_Task prompt_: Reproduce every one of the rows below word for word, changing nothing.

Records
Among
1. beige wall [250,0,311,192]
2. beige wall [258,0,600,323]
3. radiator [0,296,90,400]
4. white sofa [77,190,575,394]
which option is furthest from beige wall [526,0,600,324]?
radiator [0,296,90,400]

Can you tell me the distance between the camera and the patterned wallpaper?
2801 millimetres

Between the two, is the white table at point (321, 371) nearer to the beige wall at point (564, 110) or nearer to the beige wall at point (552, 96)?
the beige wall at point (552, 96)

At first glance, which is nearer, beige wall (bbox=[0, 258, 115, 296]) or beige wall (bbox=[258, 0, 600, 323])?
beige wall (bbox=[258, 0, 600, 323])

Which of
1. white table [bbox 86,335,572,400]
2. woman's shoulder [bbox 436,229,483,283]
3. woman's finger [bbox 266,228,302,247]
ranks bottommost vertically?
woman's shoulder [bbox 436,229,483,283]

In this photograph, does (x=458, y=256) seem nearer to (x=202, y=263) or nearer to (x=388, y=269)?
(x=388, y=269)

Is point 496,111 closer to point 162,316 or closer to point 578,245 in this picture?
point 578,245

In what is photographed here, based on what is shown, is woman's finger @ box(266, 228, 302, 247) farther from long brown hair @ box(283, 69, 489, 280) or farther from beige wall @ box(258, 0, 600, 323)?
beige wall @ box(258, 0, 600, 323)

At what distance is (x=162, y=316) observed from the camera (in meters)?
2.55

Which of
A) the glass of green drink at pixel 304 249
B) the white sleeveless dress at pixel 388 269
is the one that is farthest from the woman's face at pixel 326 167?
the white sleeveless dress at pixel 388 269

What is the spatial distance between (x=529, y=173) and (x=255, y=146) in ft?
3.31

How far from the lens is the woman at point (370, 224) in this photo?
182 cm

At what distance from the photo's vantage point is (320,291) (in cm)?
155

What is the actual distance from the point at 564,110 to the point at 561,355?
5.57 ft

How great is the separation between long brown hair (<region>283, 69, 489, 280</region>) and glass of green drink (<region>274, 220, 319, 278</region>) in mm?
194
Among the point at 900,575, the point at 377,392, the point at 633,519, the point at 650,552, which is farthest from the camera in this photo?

_Task response_:
Among
1. beige wall [250,0,311,192]
2. beige wall [258,0,600,323]
3. radiator [0,296,90,400]
4. white sofa [77,190,575,394]
which option is furthest from beige wall [526,0,600,324]?
radiator [0,296,90,400]

Can you tell me the distance between the camera and the patterned wallpaper?
2801 millimetres

Between the two, is the white table at point (321, 371) nearer to the beige wall at point (564, 110) or nearer to the beige wall at point (552, 96)?
the beige wall at point (552, 96)

At first glance, which is nearer, beige wall (bbox=[0, 258, 115, 296]) or beige wall (bbox=[258, 0, 600, 323])?
beige wall (bbox=[258, 0, 600, 323])

Which of
1. white table [bbox 86,335,572,400]
2. woman's shoulder [bbox 436,229,483,283]
3. woman's finger [bbox 266,228,302,247]
ranks bottommost vertically?
woman's shoulder [bbox 436,229,483,283]

In this photograph, does (x=458, y=256) seem nearer to (x=202, y=263) or nearer to (x=388, y=269)?
(x=388, y=269)

Is point 496,111 closer to point 162,316 or closer to point 578,245 in this picture?
point 578,245

In what is photographed here, based on what is shown, is woman's finger @ box(266, 228, 302, 247) farther from long brown hair @ box(283, 69, 489, 280) or farther from beige wall @ box(258, 0, 600, 323)?
beige wall @ box(258, 0, 600, 323)

At what distance is (x=162, y=316) observed from the camera (in meters)?
2.55

Which of
A) the glass of green drink at pixel 304 249
B) the white sleeveless dress at pixel 388 269
is the one that is farthest from the woman's face at pixel 326 167?
the white sleeveless dress at pixel 388 269

What is the spatial distance between (x=529, y=173) and (x=255, y=146) in ft?
3.31

How far from the lens is the woman at point (370, 224) in this photo?
182 cm

At what distance from the photo's vantage point is (320,291) (in cm)?
155

What is the actual distance from the point at 564,110 to the point at 561,355?
5.57 ft

How great is the separation between long brown hair (<region>283, 69, 489, 280</region>) and glass of green drink (<region>274, 220, 319, 278</region>) in mm?
194
Among the point at 900,575, the point at 377,392, the point at 633,519, the point at 650,552, which is farthest from the camera in this photo?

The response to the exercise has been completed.